Тысячелетие… Целая вечность, вместившая в себя расцвет и становление новой цивилизации. Тысяча лет мира, которые последовали за Великой Жертвой, стали золотым веком для Сферы. Цивилизация Наследников, выросшая на прочном фундаменте памяти о бессмертном подвиге Элиана, Кэлена и Лиры, достигла такого невиданного расцвета, что сами основатели, наверное, с трудом бы в это поверили. Знания, бережно собранные и приумноженные в стенах Великого Мемориала, свободно текли между мирами, подобно живительным сокам по ветвям гигантского дерева, порождая удивительные, немыслимые ранее технологии и прекрасные, трогающие душу искусства. Казалось, что Сфера, измученная бесконечными войнами и угрозами, наконец-то обрела свой долгожданный, выстраданный покой и может вздохнуть полной грудью.
Но самые глубокие и прочные миры иногда дают трещины в самых неожиданных местах. Старый, седой садовник, многие годы ухаживавший за знаменитой Рощей Миров в далёком секторе Ориона, первым заметил тревожную странность. Величественное Древо Времени, чьи древние, могучие корни уходили в самую основу реальности, начало ронять на идеально подстриженный газон не спелые, налитые соком возможностей плоды, а какие-то сморщенные, недоразвитые и горькие на вид завязи. А небо над Рощью, обычно сияющее мягким светом, иногда, всего на мгновение, становилось идеально, абсолютно чёрным – не уютной темнотой ночи, а пугающим, леденящим душу отсутствием чего бы то ни было, зияющей пустотой, в которую страшно было смотреть.

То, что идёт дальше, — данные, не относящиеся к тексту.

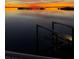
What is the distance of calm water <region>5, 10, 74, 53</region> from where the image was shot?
166cm

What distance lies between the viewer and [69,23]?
5.34ft

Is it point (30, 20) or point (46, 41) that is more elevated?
point (30, 20)

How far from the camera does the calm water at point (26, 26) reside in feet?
5.44

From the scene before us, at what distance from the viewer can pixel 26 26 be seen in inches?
67.1

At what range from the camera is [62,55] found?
163 centimetres
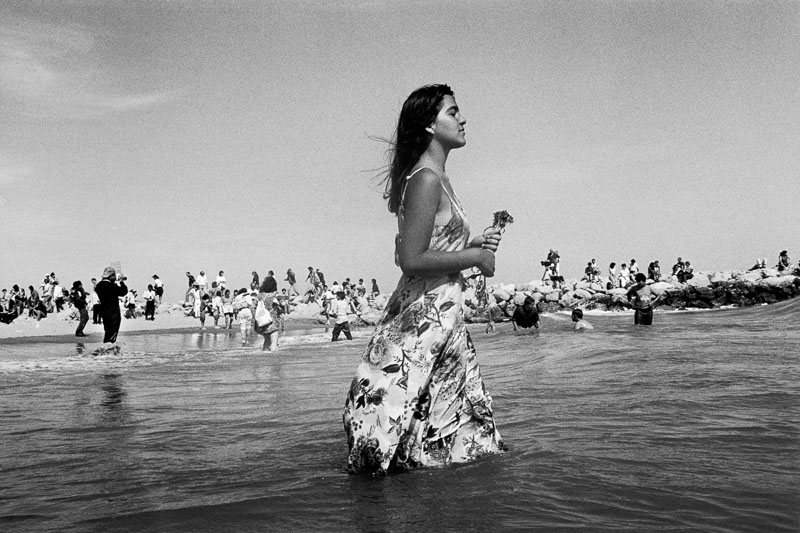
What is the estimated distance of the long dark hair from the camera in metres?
3.61

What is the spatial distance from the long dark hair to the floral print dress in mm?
253

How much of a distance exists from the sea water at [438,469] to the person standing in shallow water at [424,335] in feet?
0.48

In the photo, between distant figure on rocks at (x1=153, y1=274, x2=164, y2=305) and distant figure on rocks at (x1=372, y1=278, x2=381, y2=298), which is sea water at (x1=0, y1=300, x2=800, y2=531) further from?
distant figure on rocks at (x1=372, y1=278, x2=381, y2=298)

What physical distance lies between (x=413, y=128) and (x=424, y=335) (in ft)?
3.32

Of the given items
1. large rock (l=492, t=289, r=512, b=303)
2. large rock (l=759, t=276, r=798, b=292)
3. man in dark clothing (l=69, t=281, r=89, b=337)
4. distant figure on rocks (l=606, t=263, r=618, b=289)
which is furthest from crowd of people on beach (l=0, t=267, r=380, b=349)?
large rock (l=759, t=276, r=798, b=292)

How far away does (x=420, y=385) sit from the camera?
11.1 feet

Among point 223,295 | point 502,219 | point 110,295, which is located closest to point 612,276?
point 223,295

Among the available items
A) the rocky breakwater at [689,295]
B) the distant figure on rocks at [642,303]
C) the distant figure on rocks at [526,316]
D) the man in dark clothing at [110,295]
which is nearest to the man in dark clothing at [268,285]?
the man in dark clothing at [110,295]

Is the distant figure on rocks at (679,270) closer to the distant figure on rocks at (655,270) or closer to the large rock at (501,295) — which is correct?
the distant figure on rocks at (655,270)

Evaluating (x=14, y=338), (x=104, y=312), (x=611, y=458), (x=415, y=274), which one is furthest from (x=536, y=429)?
(x=14, y=338)

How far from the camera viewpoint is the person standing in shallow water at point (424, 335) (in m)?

В это же самое время Аэлендра, последний и вечный страж у Треснувшего Зеркала, чьё сознание было неразрывно связано с пульсом Сферы, почувствовала, как незаметно, но неумолимо изменился едва уловимый шёпот Бездны, доносившийся из-за границы. Прежняя, знакомая угроза, холодная, неумолимая и логичная, сменилась на что-то совершенно иное – на тихое, почти печальное, полное какой-то космической тоски ожидание.
И тогда, в один, ничем не примечательный день, по всем без исключения коммуникационным сетям Сферы, через гиперпространственные каналы и тончайшие ментальные связи, пронеслось, подобно эху, странное сообщение. Оно не содержало угрозы или требования. Оно состояло из одного-единственного слова, повторённого на всех языках – существующих, забытых и тех, что только предстояло изобрести:
*Простите.*
-–
Молодой, но невероятно пытливый архивариус Терин, дни и ночи напролёт проводивший в священных залах Великого Мемориала, изучая древние, потёртые временем записи самого Элиана о загадочной природе Инженеров Пустоты, однажды наткнулся на странное, не укладывающееся в общую картину несоответствие. Во всех официальных отчётах, докладах и научных трактатах говорилось об их бездушном, маниакальном стремлении к порядку, простоте и тотальному контролю. Но в одном из самых ранних, почти истлевших свитков, сделанном рукой молодого Элиана ещё до падения первой Башни Молчания, архивариус вёл пространную, полную размышлений запись о «следе великой, вселенской печали», который он смутно ощутил при самом первом, мимолётном контакте с их коллективным сознанием.